Extracted records:

···

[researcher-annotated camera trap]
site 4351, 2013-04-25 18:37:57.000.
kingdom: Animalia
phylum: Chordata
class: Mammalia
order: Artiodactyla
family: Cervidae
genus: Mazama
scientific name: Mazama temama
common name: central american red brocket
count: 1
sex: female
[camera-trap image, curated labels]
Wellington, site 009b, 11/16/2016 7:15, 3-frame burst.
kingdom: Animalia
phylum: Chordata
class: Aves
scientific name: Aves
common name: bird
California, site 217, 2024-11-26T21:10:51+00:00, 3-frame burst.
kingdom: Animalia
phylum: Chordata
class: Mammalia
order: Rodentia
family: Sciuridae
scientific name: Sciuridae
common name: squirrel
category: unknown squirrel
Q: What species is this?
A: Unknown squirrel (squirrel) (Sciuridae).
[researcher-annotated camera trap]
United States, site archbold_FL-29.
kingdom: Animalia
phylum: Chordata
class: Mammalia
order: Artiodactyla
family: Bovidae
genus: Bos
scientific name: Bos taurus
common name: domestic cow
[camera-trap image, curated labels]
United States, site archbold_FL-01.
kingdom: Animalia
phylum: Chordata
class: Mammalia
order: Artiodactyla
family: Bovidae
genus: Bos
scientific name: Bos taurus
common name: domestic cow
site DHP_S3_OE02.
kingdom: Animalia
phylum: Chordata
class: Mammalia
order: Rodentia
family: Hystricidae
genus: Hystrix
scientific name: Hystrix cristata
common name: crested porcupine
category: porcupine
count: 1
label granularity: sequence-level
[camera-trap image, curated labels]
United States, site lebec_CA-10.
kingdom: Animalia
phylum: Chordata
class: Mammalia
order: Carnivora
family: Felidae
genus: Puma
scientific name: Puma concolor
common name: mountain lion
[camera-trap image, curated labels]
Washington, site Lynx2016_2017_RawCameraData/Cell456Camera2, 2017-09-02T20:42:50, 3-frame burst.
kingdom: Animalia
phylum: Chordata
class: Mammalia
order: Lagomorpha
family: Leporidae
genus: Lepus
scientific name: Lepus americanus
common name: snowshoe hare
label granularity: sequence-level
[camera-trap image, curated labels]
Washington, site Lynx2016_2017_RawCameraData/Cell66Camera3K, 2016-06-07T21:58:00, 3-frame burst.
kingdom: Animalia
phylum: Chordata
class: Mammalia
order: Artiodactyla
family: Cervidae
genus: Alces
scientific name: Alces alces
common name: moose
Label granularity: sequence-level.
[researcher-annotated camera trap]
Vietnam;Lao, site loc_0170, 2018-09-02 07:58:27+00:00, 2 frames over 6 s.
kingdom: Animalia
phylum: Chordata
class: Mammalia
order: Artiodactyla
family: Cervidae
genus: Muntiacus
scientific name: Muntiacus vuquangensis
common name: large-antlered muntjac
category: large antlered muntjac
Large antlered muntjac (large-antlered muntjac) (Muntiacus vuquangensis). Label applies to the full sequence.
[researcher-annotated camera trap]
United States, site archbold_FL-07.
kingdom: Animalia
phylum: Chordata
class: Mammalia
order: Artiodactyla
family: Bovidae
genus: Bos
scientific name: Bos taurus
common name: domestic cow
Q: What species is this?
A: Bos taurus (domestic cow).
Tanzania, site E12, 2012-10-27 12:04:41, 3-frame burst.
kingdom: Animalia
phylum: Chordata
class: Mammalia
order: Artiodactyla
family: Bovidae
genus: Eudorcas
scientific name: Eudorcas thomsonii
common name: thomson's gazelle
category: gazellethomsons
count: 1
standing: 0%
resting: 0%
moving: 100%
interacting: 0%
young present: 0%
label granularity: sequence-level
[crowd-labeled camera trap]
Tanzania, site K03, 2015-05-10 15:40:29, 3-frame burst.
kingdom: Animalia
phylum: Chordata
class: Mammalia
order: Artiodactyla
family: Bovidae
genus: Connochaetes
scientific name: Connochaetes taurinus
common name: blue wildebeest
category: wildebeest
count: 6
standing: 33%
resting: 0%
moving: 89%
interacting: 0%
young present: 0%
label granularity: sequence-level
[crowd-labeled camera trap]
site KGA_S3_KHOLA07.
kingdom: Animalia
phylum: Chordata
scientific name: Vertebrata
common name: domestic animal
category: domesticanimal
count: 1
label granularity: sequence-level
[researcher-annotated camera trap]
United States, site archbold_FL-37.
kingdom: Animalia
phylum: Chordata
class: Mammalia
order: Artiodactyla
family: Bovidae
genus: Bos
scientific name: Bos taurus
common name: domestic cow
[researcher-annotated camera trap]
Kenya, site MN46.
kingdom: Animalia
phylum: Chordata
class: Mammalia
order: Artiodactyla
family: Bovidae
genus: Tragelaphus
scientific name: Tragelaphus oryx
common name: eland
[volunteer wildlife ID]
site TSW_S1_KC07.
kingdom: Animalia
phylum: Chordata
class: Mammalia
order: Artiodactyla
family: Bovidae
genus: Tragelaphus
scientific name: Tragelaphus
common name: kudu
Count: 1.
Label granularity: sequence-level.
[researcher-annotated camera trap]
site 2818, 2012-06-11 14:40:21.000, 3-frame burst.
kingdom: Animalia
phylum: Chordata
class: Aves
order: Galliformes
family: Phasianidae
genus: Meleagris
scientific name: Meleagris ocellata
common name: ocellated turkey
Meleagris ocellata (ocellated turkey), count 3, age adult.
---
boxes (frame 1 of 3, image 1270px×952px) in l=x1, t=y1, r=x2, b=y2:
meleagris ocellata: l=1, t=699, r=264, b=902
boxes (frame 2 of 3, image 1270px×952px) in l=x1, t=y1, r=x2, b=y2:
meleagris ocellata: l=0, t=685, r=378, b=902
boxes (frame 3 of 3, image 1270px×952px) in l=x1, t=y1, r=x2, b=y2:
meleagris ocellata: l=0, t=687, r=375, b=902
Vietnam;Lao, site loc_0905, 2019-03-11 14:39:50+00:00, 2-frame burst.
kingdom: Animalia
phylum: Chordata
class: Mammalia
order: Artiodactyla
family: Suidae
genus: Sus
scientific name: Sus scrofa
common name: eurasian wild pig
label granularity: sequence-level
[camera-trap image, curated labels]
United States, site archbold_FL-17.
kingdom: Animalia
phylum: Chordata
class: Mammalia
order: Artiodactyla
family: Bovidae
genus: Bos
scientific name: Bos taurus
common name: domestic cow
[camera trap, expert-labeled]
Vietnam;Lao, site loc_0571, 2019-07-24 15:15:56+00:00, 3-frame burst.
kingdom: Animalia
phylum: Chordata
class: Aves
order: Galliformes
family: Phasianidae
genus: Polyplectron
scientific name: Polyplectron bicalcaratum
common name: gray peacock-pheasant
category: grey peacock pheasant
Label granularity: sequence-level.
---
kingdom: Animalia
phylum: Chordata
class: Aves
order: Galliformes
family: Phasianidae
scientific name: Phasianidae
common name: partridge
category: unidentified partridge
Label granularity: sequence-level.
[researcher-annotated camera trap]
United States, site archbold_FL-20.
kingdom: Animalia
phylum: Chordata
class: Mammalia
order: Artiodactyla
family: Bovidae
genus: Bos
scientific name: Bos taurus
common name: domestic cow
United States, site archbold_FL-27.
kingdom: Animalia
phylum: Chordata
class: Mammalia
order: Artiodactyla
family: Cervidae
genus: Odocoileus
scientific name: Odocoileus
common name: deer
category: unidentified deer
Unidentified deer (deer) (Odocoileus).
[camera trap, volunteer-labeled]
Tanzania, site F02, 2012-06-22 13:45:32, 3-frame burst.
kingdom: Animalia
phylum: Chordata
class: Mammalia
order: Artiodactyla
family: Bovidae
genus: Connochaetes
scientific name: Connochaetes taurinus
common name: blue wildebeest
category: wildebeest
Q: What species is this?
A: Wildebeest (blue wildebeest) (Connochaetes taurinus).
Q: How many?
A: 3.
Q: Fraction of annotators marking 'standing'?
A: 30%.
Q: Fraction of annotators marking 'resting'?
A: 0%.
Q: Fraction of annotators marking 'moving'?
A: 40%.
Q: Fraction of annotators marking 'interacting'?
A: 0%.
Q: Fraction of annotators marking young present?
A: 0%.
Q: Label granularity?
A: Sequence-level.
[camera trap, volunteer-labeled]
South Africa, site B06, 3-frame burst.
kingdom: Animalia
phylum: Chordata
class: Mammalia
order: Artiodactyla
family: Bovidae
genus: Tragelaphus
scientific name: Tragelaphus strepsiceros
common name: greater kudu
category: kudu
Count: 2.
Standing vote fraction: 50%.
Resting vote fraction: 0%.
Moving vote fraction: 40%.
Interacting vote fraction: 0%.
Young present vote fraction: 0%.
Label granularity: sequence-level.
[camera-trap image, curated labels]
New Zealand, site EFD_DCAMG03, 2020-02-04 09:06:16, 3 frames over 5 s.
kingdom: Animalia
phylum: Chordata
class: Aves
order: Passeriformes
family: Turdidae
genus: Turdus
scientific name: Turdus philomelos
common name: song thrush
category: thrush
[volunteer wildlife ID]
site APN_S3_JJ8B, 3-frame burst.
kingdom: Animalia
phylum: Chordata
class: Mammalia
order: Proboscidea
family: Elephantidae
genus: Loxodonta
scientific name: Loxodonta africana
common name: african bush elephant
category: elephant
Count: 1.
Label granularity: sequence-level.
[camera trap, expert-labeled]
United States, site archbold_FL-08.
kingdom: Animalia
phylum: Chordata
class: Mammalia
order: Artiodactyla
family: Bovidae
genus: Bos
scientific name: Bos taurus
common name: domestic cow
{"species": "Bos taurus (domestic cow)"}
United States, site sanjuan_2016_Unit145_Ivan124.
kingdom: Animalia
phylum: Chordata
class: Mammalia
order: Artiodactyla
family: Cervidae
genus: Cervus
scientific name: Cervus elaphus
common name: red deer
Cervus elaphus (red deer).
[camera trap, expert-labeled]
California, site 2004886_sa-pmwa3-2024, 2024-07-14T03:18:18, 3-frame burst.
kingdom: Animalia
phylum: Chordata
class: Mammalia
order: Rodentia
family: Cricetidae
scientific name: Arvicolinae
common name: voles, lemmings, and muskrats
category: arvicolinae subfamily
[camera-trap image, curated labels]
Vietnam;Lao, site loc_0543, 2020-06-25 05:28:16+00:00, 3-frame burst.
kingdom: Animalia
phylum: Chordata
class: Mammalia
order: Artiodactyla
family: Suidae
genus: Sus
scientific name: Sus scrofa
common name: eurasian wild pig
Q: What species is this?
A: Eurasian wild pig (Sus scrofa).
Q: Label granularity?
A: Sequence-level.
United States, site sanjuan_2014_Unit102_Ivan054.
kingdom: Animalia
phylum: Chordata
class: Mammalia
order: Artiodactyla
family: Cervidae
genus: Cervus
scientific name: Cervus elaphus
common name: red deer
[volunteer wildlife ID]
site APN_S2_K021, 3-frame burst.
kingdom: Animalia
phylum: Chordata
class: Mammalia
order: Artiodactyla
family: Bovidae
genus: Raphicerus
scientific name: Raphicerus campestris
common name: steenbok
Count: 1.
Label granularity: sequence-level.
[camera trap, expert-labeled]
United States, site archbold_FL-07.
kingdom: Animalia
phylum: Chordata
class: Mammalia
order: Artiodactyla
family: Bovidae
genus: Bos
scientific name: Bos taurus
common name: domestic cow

···

*TASK BRIEF*: For this exercise, repeat exactly the lines of the data above from the one with "common name: mountain lion" down to the one with "genus: Alces", both end lines included.

*WRITTEN RESPONSE*:
common name: mountain lion
[camera-trap image, curated labels]
Washington, site Lynx2016_2017_RawCameraData/Cell456Camera2, 2017-09-02T20:42:50, 3-frame burst.
kingdom: Animalia
phylum: Chordata
class: Mammalia
order: Lagomorpha
family: Leporidae
genus: Lepus
scientific name: Lepus americanus
common name: snowshoe hare
label granularity: sequence-level
[camera-trap image, curated labels]
Washington, site Lynx2016_2017_RawCameraData/Cell66Camera3K, 2016-06-07T21:58:00, 3-frame burst.
kingdom: Animalia
phylum: Chordata
class: Mammalia
order: Artiodactyla
family: Cervidae
genus: Alces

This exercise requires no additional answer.